1. The appeal is dismissed with costs, such costs to be paid by the first and second appellants jointly and severally, the one paying the other to be absolved.

2. The first respondent is ordered to pay the costs incurred by the third and fourth appellants up to the abandonment of the judgment and order of the trial court in so far as it related to such appellants and the tender made by the first respondent.

__________________

KK MTHIYANE

CONCUR: JUDGE OF APPEAL

JONES AJA

VAN HEERDEN AJA







1Act 8 of 1986. The Act has now been repealed by s 43 (1) of the Public Service Act, 1994 (Proclamation No 103 of 1994) read with Schedule 4 thereof.

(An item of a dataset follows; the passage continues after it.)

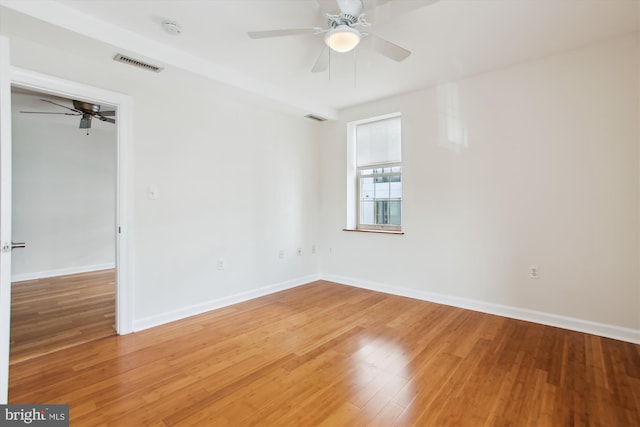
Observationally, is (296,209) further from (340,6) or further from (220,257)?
(340,6)

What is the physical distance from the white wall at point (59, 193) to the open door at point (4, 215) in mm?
3668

2 1974 (1) SA 614 AD at 623H; see also F & I Advisors (Edms) Bpk en `n ander v Eerste Nasionale Bank van Suidelike Afrika Bpk [1998] 4 All SA 480 (SCA) at 484d–e; Herbstein & Van Winsen The Civil Practice of the Supreme Court of South Africa 4ed (1997) 914.

3Bank of Lisbon and South Africa Ltd v The Master and Others 1987 (1) SA 276 (A) at 290 D–F; see also Herbstein & Van Winsen op cit 912 – 914 and the other authorities there cited.

4Rex v Dhlumayo 1948 (2) SA 677(A) at 705-706.